Sept. 28--Oh, Lorde.
The heavily hyped vocalist, whose real name is Ella Yelich-O'Connor, definitely lived up to the buzz during her sold-out show Friday at the Fillmore.
She's just 16, yet her age is basically all she shares in common with most other teen stars. During her San Francisco gig, which just may well have been the season's toughest ticket, Lorde evoked memories of some of the greatest stars of the last 20 years -- including Bjork, Fiona Apple and Tori Amos.
The New Zealand native has a long way to go before she's ranked in the same league as those other women of song (especially Bjork), yet she's certainly off to a fantastic start.
No wonder that so many are treating Lorde's arrival on the scene with the same gusto once shown to Amy Winehouse and Adele. Unlike those earlier buzz-bin artists, however, Lorde isn't riding the retro-soul train, but rather updating '80s and '90s sounds in her likable brand of electro-pop.
She arrived at the Fillmore on the same day that the full-length studio debut "Pure Heroine" hit stores, although most of the fans in attendance already knew much of the set list from Lorde's previously released EP ("The Love Club"), singles and videos.

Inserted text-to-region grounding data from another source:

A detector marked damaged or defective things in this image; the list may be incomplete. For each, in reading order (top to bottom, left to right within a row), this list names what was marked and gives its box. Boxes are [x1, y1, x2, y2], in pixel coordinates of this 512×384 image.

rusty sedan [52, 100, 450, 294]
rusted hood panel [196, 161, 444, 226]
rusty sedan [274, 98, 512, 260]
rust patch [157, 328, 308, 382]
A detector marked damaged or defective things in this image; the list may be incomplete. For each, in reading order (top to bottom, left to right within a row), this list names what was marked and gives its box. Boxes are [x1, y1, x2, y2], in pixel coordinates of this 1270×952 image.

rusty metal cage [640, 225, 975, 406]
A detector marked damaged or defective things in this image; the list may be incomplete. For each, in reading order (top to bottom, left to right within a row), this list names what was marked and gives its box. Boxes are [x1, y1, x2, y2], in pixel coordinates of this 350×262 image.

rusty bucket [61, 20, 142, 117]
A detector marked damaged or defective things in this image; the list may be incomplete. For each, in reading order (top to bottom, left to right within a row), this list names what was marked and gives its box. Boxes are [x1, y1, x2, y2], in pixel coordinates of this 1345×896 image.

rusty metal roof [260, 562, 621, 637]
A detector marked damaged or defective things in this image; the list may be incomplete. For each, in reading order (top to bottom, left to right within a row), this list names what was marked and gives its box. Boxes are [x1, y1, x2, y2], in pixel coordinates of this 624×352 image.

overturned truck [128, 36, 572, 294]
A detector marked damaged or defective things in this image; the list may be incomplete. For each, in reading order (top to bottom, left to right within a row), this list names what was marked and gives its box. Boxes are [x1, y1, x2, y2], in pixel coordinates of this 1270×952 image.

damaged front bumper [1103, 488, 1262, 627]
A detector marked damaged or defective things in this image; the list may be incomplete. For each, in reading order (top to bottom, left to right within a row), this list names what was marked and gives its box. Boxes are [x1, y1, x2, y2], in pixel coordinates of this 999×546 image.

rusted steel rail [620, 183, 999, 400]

Lorde opened the show with "Bravado," appearing between a drummer and keyboardist on a dimly lit stage. At times, she was nothing more than a silhouette, inching through her atmospheric cuts with grace and style. The whole production was very Portishead in nature, and it only strengthened the aura of mystery that already engulfs her young career.
It was hard to get a good look at her onstage, but I was fortunate enough to get a close-up view as she walked through the Fillmore balcony before the start of the show. Her most striking feature is her hair -- which is an absolute mane of thick, curly locks. She actually quite resembles Princess Merida, the heroine in the 2012 Disney-Pixar animated film "Brave."
Some of her fan base will clearly get that comparison, while it might be lost on others. Lorde draws supporters from many age groups, ranging from young fans who might've watched "Brave" just last week to people who could be their parents. And they all sung along with glee to the music.
It's Lorde's ability to appeal to such a wide range of ages that really makes one think she could have a big impact in music. Plus, it's really easy to imagine her holding onto -- and expanding upon -- her initial fan base as she further matures as an artist.
The 1,100-strong audience showed the most love on this evening for the platinum-certified smash single "Royals," the song that really served as Lorde's introduction to the public. Yet, the fans seemed nearly as excited to hear "Biting Down," "Tennis Court," "400 Lux" and the other numbers that filled out the 12-song, approximately one-hour set. Plus, it was great to hear her croon through the Replacements' "Swingin' Party," a choice of cover material that further underscored her surprising maturity as an artist.
Lorde's relative lack of experience only really showed in two areas. The first was the sound mix, which was way too heavy on the bass -- and I was told that was Lorde's call, not the venue's. The second was her between-song banter, which, for the most part, was indiscernible mumbling.
Yet, those wrinkles will most likely get ironed out over time. And time, most definitely, is on her side.